*Task brief*: Pick up the Canton speaker review below from its final sentence and keep writing it in the same voice.

Start of Passage given

The Canton system again seduced me with its sound on Charles’ duet with Norah Jones, “Here We Go Again,” pulling me into the emotion of the song from the first note. The xylophone is clearly represented, though very subtle in some parts of the song, and seems to flow across the soundstage as the notes ascend in pitch. Jones’ vocals are smooth with slight warmth to them that I found very enjoyable. Once again, I switched to the multi-channel surround mix and found myself right there within the music with the consistent placement of vocals and instruments I had come to expect from the Cantons.

For a foray into DVD-Audio, I loaded up The Doors L.A. Woman (Elektra). Starting with the title track, I was impressed by how vocals seemed to effortlessly fly around the room, while the band stayed in place. The Canton system managed a full feel, with tight and accurate bass now accentuated by the subwoofer, which blended in seamlessly. The introduction to “Riders on the Storm” was so realistic that it sounded as if it was raining here in Florida while I was doing this listening session. The richness of the bass line was intoxicating and Jim Morrison’s voice virtually consumed me as it came from everywhere in such a balanced manner that it seemed to come from inside my head.

Neil Young’s Harvest on DVD-Audio can be a tough disc to reproduce well, due the generally rough original recording, but the music is timeless. The title track was consuming, with warmth and fullness I am not used to on this recording, but that was very welcome, and truly the best I have heard. “A Man Needs a Maid” was amazing on this system. I felt as though I was inside the piano, with Neil Young singing just in front of me. I saw Young in 1985 at an acoustic set at the Garden State Arts Center in New Jersey, and I have never since felt so attached to his music until I heard this system reproduce it. When the strings come in halfway through the song, the dynamics were stunning and the ability to transition to the quiet subtle ending of the song was equally impressive. “The Needle and the Damage Done” has always been one of my favorite songs, and the Canton Vento system managed to do it justice, smoothly reproducing Young’s voice with just the slightest sibilance and recreating his acoustic guitar in a way that was alluring. The surround effects gave me the feeling that I was in a small club and Neil Young was playing just for me.

End of Passage given
Start of Information shown

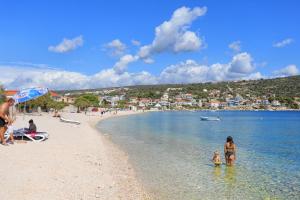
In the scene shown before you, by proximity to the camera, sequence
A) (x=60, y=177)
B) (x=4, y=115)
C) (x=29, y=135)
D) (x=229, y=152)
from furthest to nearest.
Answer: (x=29, y=135), (x=229, y=152), (x=4, y=115), (x=60, y=177)

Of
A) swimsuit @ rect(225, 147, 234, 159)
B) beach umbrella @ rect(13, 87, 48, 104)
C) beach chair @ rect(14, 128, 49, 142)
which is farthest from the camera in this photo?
beach umbrella @ rect(13, 87, 48, 104)

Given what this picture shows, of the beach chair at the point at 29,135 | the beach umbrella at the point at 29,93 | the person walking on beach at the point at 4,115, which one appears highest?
the beach umbrella at the point at 29,93

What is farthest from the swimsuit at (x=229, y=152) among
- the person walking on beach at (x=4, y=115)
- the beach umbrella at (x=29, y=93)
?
the beach umbrella at (x=29, y=93)

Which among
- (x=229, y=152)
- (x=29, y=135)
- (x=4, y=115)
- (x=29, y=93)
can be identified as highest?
(x=29, y=93)

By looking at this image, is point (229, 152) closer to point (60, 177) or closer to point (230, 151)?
point (230, 151)

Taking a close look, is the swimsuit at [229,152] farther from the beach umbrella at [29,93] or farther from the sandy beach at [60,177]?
the beach umbrella at [29,93]

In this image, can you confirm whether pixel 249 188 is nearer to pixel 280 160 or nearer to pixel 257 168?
pixel 257 168

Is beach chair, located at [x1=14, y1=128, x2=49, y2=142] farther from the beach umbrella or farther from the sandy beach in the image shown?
the sandy beach

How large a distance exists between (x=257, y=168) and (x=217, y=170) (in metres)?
2.47

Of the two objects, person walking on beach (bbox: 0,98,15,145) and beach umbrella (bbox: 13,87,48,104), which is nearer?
person walking on beach (bbox: 0,98,15,145)

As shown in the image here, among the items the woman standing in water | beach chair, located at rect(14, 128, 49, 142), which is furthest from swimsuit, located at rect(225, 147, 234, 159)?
beach chair, located at rect(14, 128, 49, 142)

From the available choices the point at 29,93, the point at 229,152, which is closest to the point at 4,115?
the point at 29,93

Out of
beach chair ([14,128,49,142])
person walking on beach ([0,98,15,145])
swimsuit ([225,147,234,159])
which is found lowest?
swimsuit ([225,147,234,159])

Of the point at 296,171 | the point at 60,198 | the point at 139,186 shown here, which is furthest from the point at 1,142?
the point at 296,171
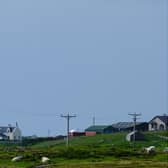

End of Information shown

*Written response*:
I started watching movies with a Superbit version of “XXX” (Columbia/Tristar Home Entertainment). In the opening scene, the first thing that impressed me was the positioning of the start and finish of the shot of the wire, beginning in the left rear and crossing to dead front center for the hit into the door, then the recoil back to the left rear. The sound of the assailant sliding down the line was so perfectly placed that I listened to it several times in awe of how well the Cantons depicted the transitions and how smoothly the sounds shifted from one side to the other, front to back. Yorgi blowing out his absinthe is not only a great ending to this opening scene, but was so true to life I could almost feel his breath on my neck. Later at Yorgi’s party, the placement of surround sound effects was dead-on perfect, the dynamics of the music sensational and, with the sub, the sounds of the helicopter flying in were inspiring.

I chose the classic “Beetlejuice” (Warner Home Video) to test the Cantons some more. The general surround effects were great from the start, and as the movie progressed, they got more dramatic and exciting. Voices were always clear and easily discernable with this system, which could reproduce the large dynamics needed to make you jump the first time the sandworms appear. The final scene with the entire crowd dancing in the air had the instruments well placed and filling the room with such liveliness that you might find yourself dancing along with them.

The Downside
The more I listened to these speakers, the more I grew to love them, but they aren’t perfect for everyone. Their slightly laid-back and warm presentation of music might not be forward enough for hard rock or punk lovers, so if you want to bang your head to AC/DC at high volumes, you might have to look elsewhere.

The 809 DC’s bass response seems to drop off on the lower bass registers, causing me to use the sub in many of my listening sessions. In today’s system, I assume most people will opt for a sub to get the most from the low ends of their soundtracks.

The WBT binding posts are exquisite but do not accept spade connectors, which can be a problem for some users, who will need new speaker wires.

Conclusion
I have long seen Canton advertisements, but until last month, I was never privy to hearing the speakers. It was truly my loss. The full, rich and slightly warm sound, combined with the incredible detail and clarity with which they reproduce music and movies, is exceptional. The Canton Vento speakers all share the same drivers, which allow them to mate seamlessly, the surround effects are topnotch and they offer accurate imaging and a deep and wide soundstage. Throughout all my movie and TV listening to the Cantons, voices were easily discernable and distinct.

The Canton Vento system can envelop you in sound as only few systems can. I just loved watching movies and listening to music with these speakers. They reproduce the dynamics you need, and do so with a smooth and even grace. They never are fatiguing, even on treble-heavy material. How much did I like them? When it came time to return them, I bought them for my reference system instead. They’re that good.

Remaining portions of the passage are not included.